What needs to be done
Please produce a character-exact copy of the listing that follows, omitting all images.

Given data
------------------------------------------------

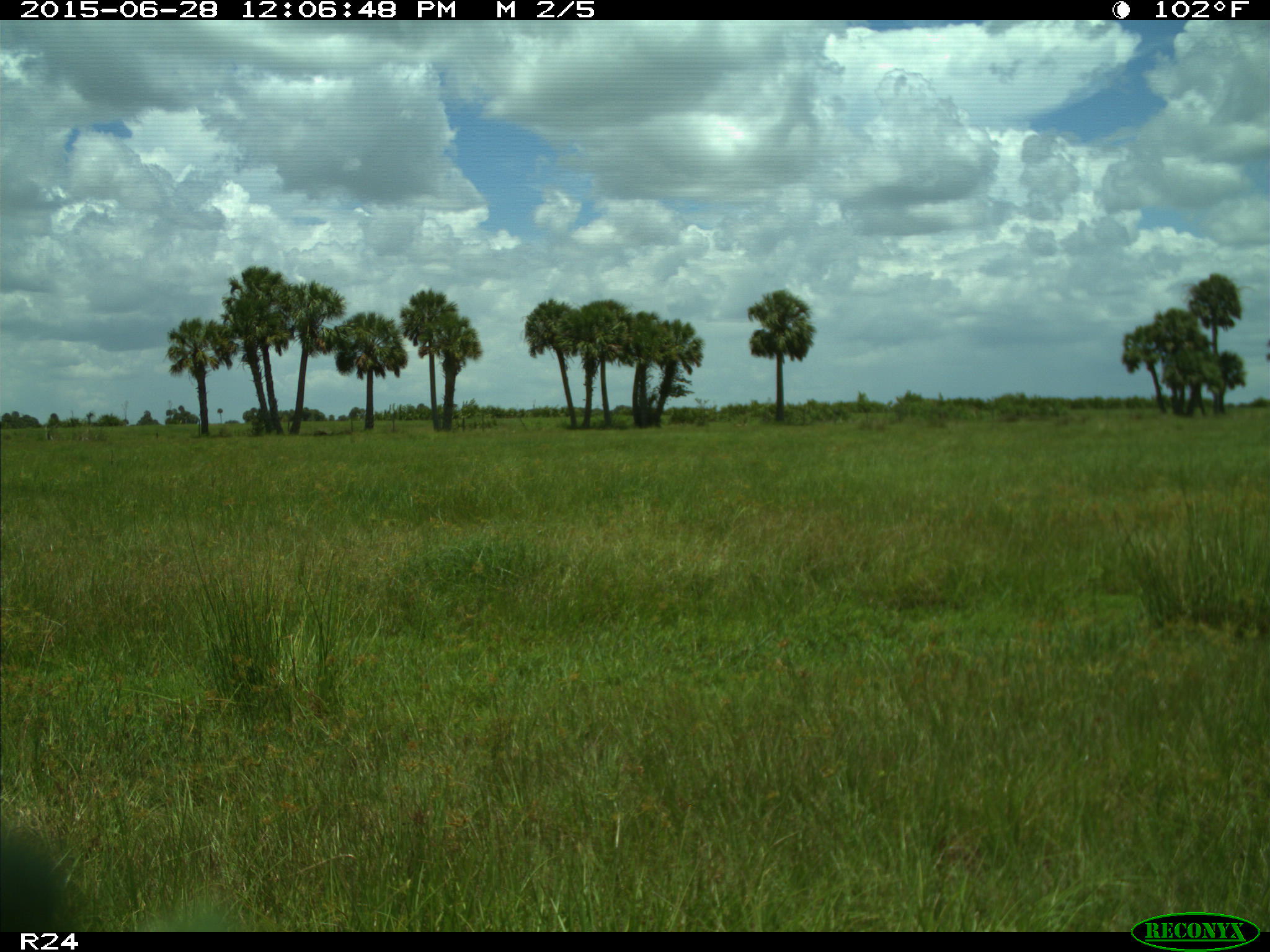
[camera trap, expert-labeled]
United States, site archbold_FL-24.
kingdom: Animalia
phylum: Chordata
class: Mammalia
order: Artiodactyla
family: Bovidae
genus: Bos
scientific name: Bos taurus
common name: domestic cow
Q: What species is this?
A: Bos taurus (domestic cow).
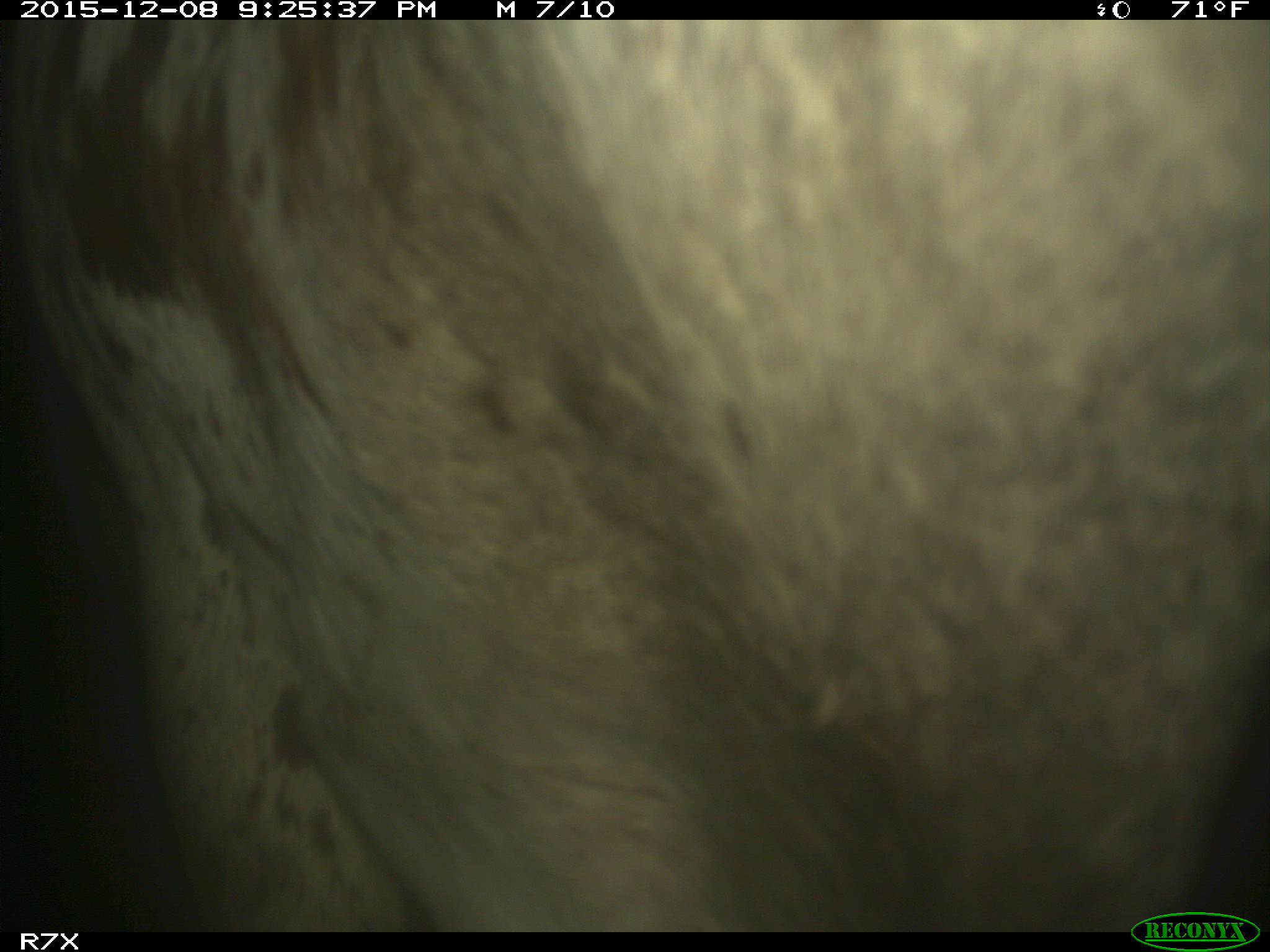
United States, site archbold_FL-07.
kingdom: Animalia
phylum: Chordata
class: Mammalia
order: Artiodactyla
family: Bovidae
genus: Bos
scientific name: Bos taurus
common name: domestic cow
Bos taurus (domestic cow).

------------------------------------------------

Answer box
[camera trap, expert-labeled]
United States, site archbold_FL-24.
kingdom: Animalia
phylum: Chordata
class: Mammalia
order: Artiodactyla
family: Bovidae
genus: Bos
scientific name: Bos taurus
common name: domestic cow
Q: What species is this?
A: Bos taurus (domestic cow).
United States, site archbold_FL-07.
kingdom: Animalia
phylum: Chordata
class: Mammalia
order: Artiodactyla
family: Bovidae
genus: Bos
scientific name: Bos taurus
common name: domestic cow
Bos taurus (domestic cow).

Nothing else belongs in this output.